According to the complaint filed May 28, 2010, the Individual Defendants contemplated the sale of the Company as early as fall 2009. In fact, in early 2010, the Individual Defendants worked on a management-led buyout of the Company.
In February 2010, while the Individual Defendants were secretly negotiating the sale of the Company, members of the Compensation Committee approved the increase of the equity awards to senior executives for performance during the 2009 fiscal year to more than five times the previous year’s level. Importantly, the Compensation Committee approved the Grants despite the Company’s slew of negative publicity and performance concerns in the previous years, particularly the significant loss of stock value in 2009. Pursuant to the Grants, the Compensation Committee authorized the Company to issue to PSI’s five highest paid executives a combined 621,000 stock options and 688,000 shares of restricted stock. In contrast, during the 2009 fiscal year, the Compensation Committee awarded PSI’s five highest-paid executives a combined 120,000 stock options and 135,000 shares of restricted stock for their performance during 2008.

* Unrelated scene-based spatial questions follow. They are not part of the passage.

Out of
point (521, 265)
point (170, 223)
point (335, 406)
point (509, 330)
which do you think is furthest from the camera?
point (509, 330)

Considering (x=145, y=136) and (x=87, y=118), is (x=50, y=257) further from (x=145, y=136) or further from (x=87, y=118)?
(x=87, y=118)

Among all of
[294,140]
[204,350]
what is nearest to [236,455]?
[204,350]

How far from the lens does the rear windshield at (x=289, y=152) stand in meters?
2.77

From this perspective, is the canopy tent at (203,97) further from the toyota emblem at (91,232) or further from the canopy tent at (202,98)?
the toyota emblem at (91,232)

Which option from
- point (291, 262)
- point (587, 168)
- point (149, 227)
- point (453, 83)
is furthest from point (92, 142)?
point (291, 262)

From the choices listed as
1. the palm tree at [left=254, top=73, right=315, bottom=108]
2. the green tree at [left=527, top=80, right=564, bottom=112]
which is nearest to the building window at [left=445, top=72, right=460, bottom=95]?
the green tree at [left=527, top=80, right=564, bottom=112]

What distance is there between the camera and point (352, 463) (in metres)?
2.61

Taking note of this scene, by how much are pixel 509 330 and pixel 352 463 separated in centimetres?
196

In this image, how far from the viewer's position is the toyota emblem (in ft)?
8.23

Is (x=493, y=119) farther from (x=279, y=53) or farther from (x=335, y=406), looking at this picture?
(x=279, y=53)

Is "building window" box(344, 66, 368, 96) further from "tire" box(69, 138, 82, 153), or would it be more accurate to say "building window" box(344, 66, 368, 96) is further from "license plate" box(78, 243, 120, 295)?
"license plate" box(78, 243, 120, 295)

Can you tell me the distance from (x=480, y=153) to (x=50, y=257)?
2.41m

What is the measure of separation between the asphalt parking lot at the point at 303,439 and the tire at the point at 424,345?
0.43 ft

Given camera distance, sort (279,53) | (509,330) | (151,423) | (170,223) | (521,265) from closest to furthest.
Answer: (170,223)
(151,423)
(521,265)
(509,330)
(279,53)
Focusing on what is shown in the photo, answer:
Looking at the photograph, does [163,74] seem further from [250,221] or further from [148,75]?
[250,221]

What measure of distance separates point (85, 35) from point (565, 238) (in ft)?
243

On June 14, 2010, an Individual and Amended Class Action Complaint was filed by the plaintiffs against the defendants.
On July 20, 2010, another Individual and Second Amended Class Action Complaint was filed by against the plaintiffs against all Defendants.
On August 23, 2010, The Court issued an Agreed Order Staying this case pending further Order of the Court.
On September 13, 2001, pursuant to Rule 41(a)(2) of the Federal Rules of Civil Procedure, the Court dismissed this action with prejudice.